Tracking Genocide by Remote Sensing

The Remote Sensing Project at Yale University’s Genocide Studies Program has just released a 50-page Working Paper entitled “Tracking the Genocide in Darfur: Population Displacement as Recorded by Remote Sensing.” The Project also has studies on Timor-Leste and Rwanda. The Darfur report uses satellite imagery of vegetation from 1998 through 2007 in the regions of Darfur most impacted by the genocide. The analysis shows that natural vegetation coverage is steadily recovering albeit not as a result of increased rainfall but of,

the abrupt change in land use directly related to the systematic violence committed by Sudanese government and militia forces against the peoples of Darfur. In an agriculture-based society, this vegetation rebound resulted from the loss of livestock and the inability to farm, caused by human displacement and the destruction of subsistence resources from 2003 to 2007.
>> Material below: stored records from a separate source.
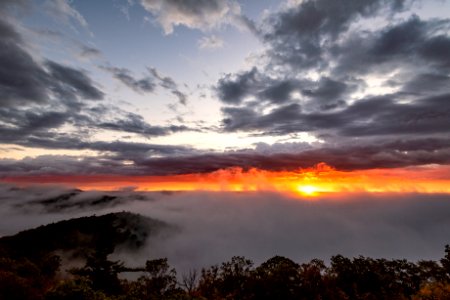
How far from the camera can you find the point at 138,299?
18547 millimetres

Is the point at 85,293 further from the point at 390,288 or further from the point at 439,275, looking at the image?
the point at 439,275

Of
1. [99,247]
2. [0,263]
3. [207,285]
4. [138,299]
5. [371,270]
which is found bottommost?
[207,285]

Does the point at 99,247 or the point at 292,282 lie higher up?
the point at 99,247

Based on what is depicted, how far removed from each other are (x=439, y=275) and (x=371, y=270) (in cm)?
962

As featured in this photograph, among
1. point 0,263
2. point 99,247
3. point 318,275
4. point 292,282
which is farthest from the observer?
point 0,263

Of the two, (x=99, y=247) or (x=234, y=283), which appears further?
(x=234, y=283)

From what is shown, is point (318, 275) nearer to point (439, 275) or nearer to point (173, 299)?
point (439, 275)

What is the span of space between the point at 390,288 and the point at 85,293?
42.3m

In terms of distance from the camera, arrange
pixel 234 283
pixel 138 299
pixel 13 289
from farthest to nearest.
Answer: pixel 234 283, pixel 13 289, pixel 138 299

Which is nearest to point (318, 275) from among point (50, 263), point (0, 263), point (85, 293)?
point (85, 293)

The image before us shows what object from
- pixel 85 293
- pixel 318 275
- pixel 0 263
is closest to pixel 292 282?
pixel 318 275

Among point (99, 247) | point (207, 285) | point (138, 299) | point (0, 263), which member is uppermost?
point (99, 247)

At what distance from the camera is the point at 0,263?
4347 centimetres

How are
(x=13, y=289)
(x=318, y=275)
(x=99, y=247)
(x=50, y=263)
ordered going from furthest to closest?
(x=50, y=263) < (x=318, y=275) < (x=99, y=247) < (x=13, y=289)
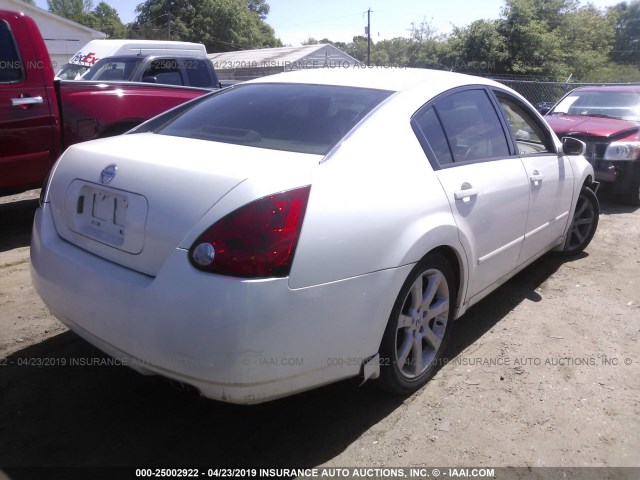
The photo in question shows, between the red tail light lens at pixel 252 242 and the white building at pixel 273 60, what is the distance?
2296 centimetres

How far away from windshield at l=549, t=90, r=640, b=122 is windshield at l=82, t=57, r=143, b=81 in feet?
20.9

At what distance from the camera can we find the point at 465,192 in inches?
117

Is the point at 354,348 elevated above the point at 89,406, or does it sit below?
above

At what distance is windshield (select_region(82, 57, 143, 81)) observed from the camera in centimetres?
870

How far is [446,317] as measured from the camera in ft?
10.1

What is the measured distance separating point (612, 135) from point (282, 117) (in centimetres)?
575

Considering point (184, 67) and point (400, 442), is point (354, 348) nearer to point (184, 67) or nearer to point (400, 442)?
point (400, 442)

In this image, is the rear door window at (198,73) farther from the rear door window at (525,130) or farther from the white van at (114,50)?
the rear door window at (525,130)

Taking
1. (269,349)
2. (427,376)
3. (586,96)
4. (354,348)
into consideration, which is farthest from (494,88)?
(586,96)

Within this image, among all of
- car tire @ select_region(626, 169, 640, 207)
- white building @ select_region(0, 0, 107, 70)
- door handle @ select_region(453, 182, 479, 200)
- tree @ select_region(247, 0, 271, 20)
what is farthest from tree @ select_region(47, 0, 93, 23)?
door handle @ select_region(453, 182, 479, 200)

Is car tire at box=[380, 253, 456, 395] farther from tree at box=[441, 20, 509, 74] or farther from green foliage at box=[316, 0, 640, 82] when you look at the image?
tree at box=[441, 20, 509, 74]

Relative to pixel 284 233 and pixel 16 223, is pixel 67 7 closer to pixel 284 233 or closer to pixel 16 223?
pixel 16 223

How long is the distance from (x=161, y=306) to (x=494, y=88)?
271cm

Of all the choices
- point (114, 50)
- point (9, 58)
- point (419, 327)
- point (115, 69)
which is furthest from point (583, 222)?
point (114, 50)
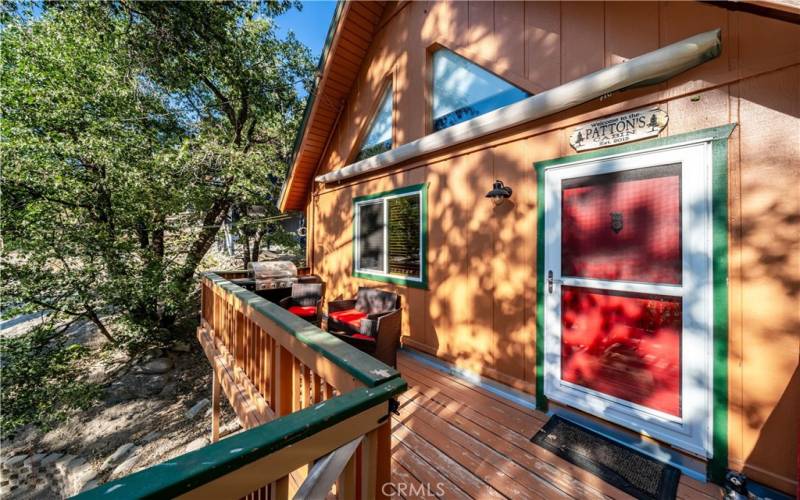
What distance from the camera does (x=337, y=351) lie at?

The Working Paper demonstrates that a direct correlation exists between the displacement of local populations and the looting of livestock, as depicted in the rebound of vegetation coverage and vigor. To be sure, the returning vegetation is not a result of intensified agrarian activities but of depopulation.
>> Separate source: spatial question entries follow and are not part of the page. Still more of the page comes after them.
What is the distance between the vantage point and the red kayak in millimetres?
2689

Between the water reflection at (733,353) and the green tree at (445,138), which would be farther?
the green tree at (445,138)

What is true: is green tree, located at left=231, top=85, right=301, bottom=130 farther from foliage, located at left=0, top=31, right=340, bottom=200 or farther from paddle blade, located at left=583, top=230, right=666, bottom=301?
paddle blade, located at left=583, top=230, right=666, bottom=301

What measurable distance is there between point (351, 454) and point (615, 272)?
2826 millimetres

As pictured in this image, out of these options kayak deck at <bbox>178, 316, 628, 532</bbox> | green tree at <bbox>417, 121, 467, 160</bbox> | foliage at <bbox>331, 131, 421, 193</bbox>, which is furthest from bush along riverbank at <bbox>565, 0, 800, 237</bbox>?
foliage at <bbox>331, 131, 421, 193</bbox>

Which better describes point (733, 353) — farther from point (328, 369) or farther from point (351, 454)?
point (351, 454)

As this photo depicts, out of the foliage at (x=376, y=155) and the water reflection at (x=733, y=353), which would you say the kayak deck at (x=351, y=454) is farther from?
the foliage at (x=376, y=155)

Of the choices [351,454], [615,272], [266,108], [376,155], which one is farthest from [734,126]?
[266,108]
The research also shows that,

it is possible to study the influences of climate and land use on a fragile environment using remote sensing applications. For future research into the prevention of genocide, these types of applications can be useful in understanding and quantifying the factors contributing to environmental strains that can cause violence associated with competition for diminishing resources. If preventive measures can be implemented and enforced based on an understanding of these factors, it might be possible to avoid acts of genocide.

This was in fact the underlying motivation behind my work on the Horn of Africa’s Conflict Early Warning and Response Network (CEWARN), which monitors cross-border pastoral conflict. Recognizing that tracking political, economic and social factors was insufficient for conflict early warning, I turned to the regional organization’s Climate Prediction and Applications Center (ICPAC) for GIS data on vegetation, forage and rainfall; the assumption being that environmental factors influence pastoral conflict and therefore could potentially serve as early warning indicators.

Preliminary statistical analyses of the data suggest that aggravating behavior, along with a reduction in peace initiatives and reciprocal exchanges, is associated with an escalation in pastoral conflict, particularly when coupled with an increase in vegetation that may provide cover for organized raids. We therefore recommend that conflict early warning systems integrate both response options and salient environmental indicators into their analyses to better deal with the complexity of the relationships between pastoral conflict and the environment in an era of climate change.

The results of my study were recently published in the Journal of Political Geography:

P. Meier et al. (2007). “Environmental Influences on Pastoral Conflict in the Horn of Africa,” Journal of Political Geography, 26:716-735.

One lesson to be drawn from the Yale study in terms of crisis mapping and prevention of mass atrocities is that we should redouble our efforts to pursue a more systematic and rigorous research agenda that focuses explicitly on multi-modal pattern analysis of proxy indicators.